The 1st NAOJ Young Researchers Award Given to Associate Professor Shin'ichiro Asayama at the NAOJ Chile Observatory

On July 5, 2018, at the Hitotshubashi Hall, the National Astronomical Observatory of Japan (NAOJ) held a ceremony to commemorate the 30th anniversary of the foundation of NAOJ and announced that the 1st NAOJ Young Researchers Award was given to Associate Professor Shin’ichiro Asayama at the NAOJ Chile Observatory.
Research Theme: Development of highly sensitive receivers, and System integration and Science commissioning for mm/submm-wave interferometers



Shin’ichiro Asayama and the ALMA Band 4 receiver cartridge
Credit: NAOJ


The year 2018 marked the 30th anniversary of foundation of NAOJ since 1988. In commemorating this milestone, the NAOJ Young Researchers Award was newly established for young researchers of NAOJ who have achieved excellent research results and have great potential to play a major role as a leading researcher domestically and internationally in the future.
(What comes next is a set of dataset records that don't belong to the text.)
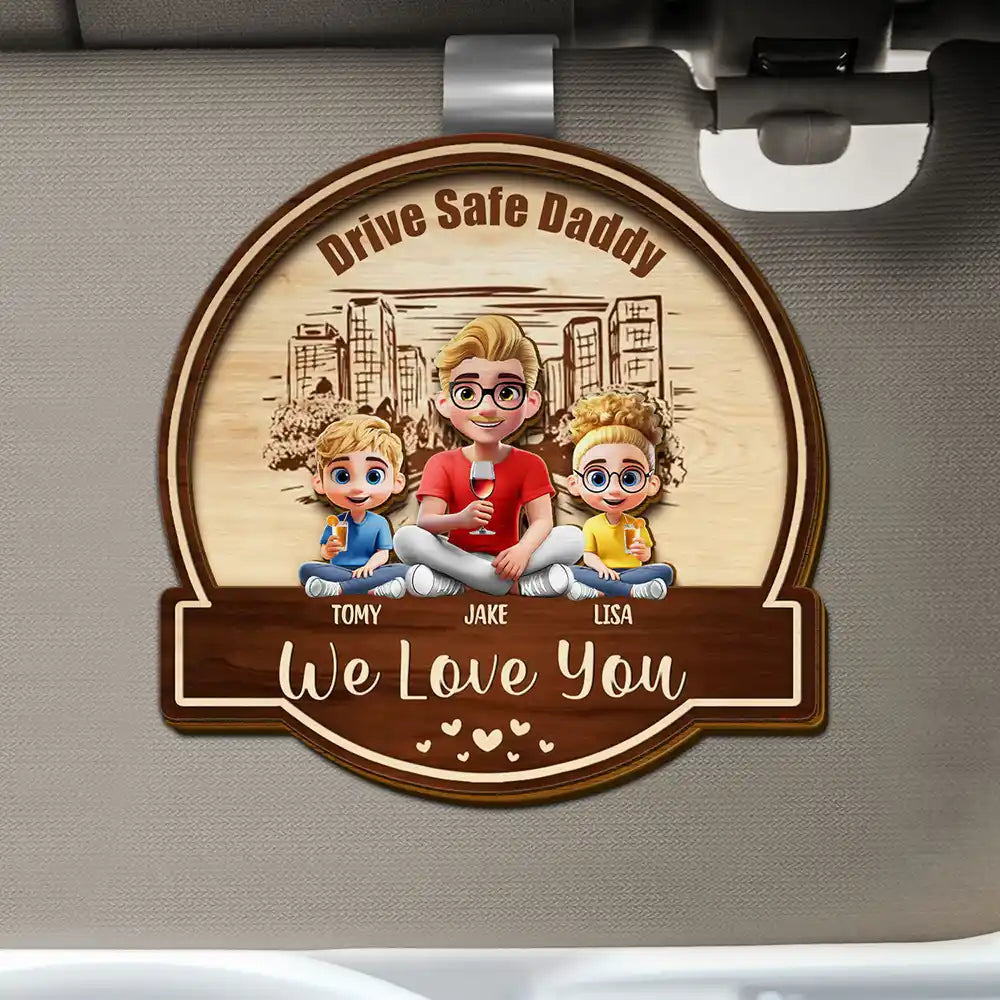 Gift For Mother,Gift For Father,Family - Drive Safe Daddy Mommy We Love You - Personalized Custom Shaped Car Visor Clip
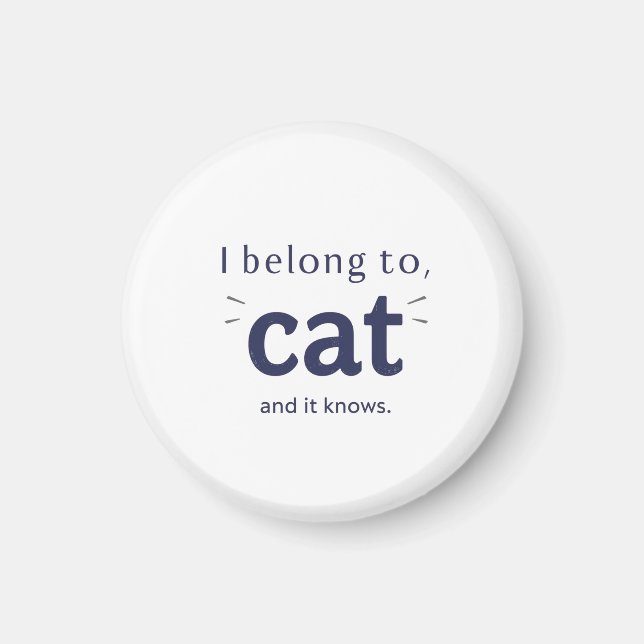 Ich gehöre der Katze Magnet (Vorne)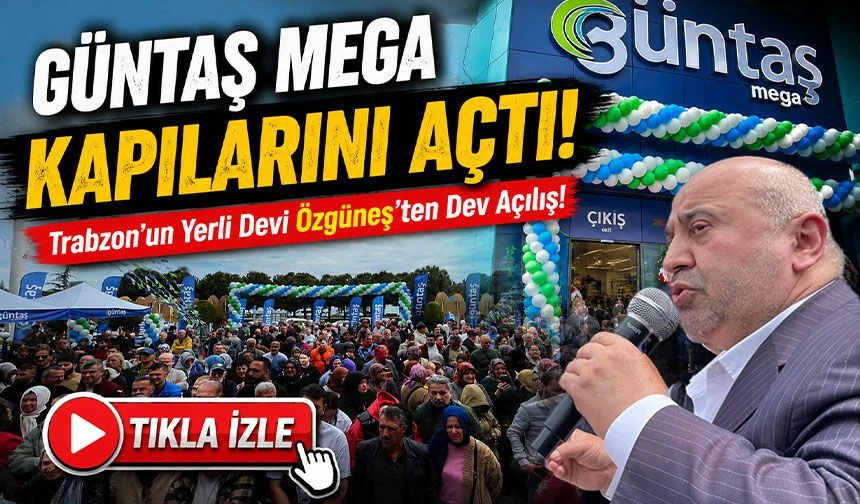 Trabzon’un Yerli Devi Özgüneş’ten Dev Açılış!; Güntaş Mega Kapılarını Açtı!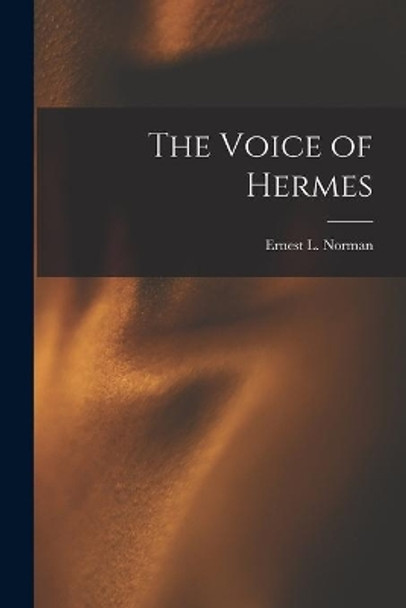 The Voice of Hermes by Ernest L 1904-1971 Norman 9781014466037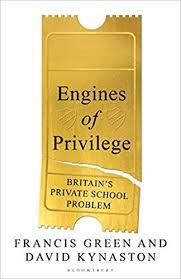 Engines Of Privilege Britains Private School Problem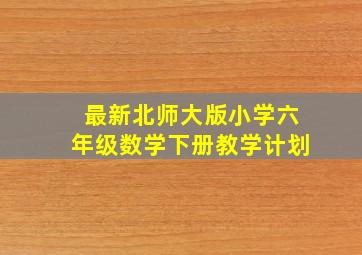 最新北师大版小学六年级数学下册教学计划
Just after obtaining his Ph.D, Asayama was assigned to the leader of the ALMA Band 4 Receiver development team (observing wavelength: 2 mm) and led the receiver development that requires extremely-high performance successfully. For his own research, he conducted the development of a waveguide-type sideband-separating superconductor mixer and a compact waveguide polarization splitter, which resulted in realizing the highest sensitivity detector in the world. Furthermore, he applied these results to millimeter receivers for radio astronomy in Japan and made them with a competitive edge in the world.

From 2009, he was transferred to Chile and played an active role as a key member of the System Integration Science Team of ALMA during ALMA construction period. In 2011, he moved to the engineer group where he successfully realized stable submillimeter observation of ALMA. The award was given to Asayama for his outstanding achievements at the Joint ALMA Observatory as the only researcher who is capable of covering a wide range of fields from engineering through astronomical observations.

Asayama said about his winning the award, “I am very glad and honored to be selected as the winner of the 1st NAOJ Young Researchers Award. I had the opportunity to lead the research and development of cutting-edge instruments as the leader of Band 4 Receiver Team just after I started to work at NAOJ. I am grateful that I was also given the opportunity to make positive contributions to the construction and scientific evaluations of ALMA as an international staff member of the Joint ALMA Observatory. I would like to express my sincere gratitude to all people who provided support and cooperation for my research and development activities and those who supported my life in Chile. I will make further efforts for my research activities to achieve results that will beneficial to the future progress of astronomy.”